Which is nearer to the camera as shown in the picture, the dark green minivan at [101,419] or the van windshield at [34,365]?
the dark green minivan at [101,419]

+---+

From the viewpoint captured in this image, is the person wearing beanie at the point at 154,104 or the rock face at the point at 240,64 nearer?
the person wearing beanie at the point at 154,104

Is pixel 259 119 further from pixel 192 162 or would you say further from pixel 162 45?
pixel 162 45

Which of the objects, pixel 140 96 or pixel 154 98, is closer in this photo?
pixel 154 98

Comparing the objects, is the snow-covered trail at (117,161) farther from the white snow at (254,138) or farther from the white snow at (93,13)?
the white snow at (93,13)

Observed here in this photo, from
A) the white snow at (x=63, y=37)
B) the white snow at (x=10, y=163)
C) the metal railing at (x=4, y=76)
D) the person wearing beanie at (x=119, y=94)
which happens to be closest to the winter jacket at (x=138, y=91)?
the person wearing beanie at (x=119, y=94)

+---+

(REQUIREMENTS)
Please pick out every line of the listing that contains the word "this", and copy each of those lines.

(RESPONSE BELOW)
From the viewpoint captured in this image, is the person wearing beanie at the point at 154,104 or the rock face at the point at 240,64 nearer?
Which of the objects, pixel 140 96 or pixel 154 98, is closer in this photo?
Observed here in this photo, from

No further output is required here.